Goal: Set down, word for word, the stretch of lines from the one containing "Upon inspection of" to the end of the records below.

-*-*-

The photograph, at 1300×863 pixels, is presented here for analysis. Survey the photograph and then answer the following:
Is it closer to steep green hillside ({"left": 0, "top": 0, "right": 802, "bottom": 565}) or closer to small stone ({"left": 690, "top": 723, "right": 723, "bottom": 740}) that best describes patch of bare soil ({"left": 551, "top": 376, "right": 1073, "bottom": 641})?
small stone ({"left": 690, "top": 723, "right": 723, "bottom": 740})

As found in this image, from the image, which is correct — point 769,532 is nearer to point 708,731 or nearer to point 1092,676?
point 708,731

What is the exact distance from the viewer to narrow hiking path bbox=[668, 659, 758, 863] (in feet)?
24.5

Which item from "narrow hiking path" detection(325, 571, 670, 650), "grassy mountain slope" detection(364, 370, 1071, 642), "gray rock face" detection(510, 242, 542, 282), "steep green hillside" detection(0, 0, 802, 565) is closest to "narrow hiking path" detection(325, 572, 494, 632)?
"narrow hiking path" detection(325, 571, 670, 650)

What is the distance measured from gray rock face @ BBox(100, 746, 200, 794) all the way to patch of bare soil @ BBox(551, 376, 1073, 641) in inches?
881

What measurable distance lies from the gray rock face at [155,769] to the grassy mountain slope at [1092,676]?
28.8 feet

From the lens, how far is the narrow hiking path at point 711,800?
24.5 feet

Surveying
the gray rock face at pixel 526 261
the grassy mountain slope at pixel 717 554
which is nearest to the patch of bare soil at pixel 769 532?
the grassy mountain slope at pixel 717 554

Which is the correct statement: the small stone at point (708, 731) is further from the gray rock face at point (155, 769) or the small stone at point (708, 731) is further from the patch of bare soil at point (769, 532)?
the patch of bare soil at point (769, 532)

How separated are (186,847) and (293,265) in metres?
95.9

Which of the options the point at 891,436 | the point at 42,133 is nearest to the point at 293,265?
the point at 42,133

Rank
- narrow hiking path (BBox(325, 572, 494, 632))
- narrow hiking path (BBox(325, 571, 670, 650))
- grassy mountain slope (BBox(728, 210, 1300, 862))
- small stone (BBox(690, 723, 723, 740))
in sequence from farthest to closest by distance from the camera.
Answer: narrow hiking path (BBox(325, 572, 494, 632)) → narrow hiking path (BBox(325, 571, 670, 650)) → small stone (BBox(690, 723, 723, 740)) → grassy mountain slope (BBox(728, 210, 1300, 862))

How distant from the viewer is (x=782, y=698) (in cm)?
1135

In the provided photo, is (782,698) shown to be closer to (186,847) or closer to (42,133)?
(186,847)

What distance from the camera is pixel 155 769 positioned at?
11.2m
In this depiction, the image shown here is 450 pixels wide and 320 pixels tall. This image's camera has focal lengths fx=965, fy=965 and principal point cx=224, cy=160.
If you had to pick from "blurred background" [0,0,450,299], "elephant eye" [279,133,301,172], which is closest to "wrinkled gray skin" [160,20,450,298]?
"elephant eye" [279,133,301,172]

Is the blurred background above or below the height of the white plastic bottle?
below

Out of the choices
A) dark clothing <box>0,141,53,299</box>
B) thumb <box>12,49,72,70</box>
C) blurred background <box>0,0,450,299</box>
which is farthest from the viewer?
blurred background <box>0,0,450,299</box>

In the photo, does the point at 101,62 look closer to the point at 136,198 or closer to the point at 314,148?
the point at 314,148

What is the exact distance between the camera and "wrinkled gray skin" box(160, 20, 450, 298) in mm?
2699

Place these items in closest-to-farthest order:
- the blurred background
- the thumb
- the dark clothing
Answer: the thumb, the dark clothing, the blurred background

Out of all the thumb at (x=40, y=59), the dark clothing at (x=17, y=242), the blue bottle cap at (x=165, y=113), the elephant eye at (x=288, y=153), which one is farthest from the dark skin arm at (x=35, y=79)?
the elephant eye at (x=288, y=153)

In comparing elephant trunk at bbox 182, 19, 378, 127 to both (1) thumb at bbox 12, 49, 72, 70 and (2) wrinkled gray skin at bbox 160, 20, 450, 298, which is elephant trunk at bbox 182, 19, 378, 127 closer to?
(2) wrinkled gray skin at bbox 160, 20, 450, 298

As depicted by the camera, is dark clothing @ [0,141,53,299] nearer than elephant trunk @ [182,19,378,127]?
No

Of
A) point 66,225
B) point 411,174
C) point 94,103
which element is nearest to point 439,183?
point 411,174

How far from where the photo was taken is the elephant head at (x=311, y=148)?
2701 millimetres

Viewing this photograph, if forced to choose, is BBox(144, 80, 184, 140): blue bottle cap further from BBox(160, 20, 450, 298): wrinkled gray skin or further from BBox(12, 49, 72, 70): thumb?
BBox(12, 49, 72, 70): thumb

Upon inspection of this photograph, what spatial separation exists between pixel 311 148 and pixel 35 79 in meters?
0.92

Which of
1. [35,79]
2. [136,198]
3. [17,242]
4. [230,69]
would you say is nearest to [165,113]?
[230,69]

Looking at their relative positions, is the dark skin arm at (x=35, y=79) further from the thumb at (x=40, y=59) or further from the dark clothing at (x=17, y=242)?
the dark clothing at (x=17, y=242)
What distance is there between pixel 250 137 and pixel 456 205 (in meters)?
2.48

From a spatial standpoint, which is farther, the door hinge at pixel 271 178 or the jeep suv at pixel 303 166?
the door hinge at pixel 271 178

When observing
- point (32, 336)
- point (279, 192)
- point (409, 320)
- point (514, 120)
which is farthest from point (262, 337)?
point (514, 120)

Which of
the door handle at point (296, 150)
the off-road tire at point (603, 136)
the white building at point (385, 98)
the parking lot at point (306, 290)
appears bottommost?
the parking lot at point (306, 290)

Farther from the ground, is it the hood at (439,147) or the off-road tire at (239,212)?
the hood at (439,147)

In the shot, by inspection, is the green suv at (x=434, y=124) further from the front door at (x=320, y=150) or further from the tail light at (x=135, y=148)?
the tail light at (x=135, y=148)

-*-*-

Finished exercise:
Upon inspection of this photograph, what spatial separation exists between pixel 311 148 and pixel 35 79 in meters?
0.92

Which of
1. [35,79]
2. [136,198]
3. [17,242]
4. [230,69]
would you say is nearest to [165,113]?
[230,69]

Looking at their relative positions, is the dark skin arm at (x=35, y=79) further from the thumb at (x=40, y=59) or further from the dark clothing at (x=17, y=242)?
the dark clothing at (x=17, y=242)
What distance is there between pixel 250 137 and pixel 456 205 (in meters)?
2.48

From a spatial standpoint, which is farther, the door hinge at pixel 271 178 or the jeep suv at pixel 303 166?
the door hinge at pixel 271 178

When observing
- point (32, 336)
- point (279, 192)
- point (409, 320)
- point (514, 120)
which is farthest from point (262, 337)?
point (514, 120)

Which of
the door handle at point (296, 150)
the off-road tire at point (603, 136)
the white building at point (385, 98)
the parking lot at point (306, 290)
appears bottommost?
the parking lot at point (306, 290)

Farther from the ground, is it the hood at (439,147) or the off-road tire at (239,212)?
the hood at (439,147)

In the shot, by inspection, is the green suv at (x=434, y=124) further from the front door at (x=320, y=150) or further from the tail light at (x=135, y=148)?
the tail light at (x=135, y=148)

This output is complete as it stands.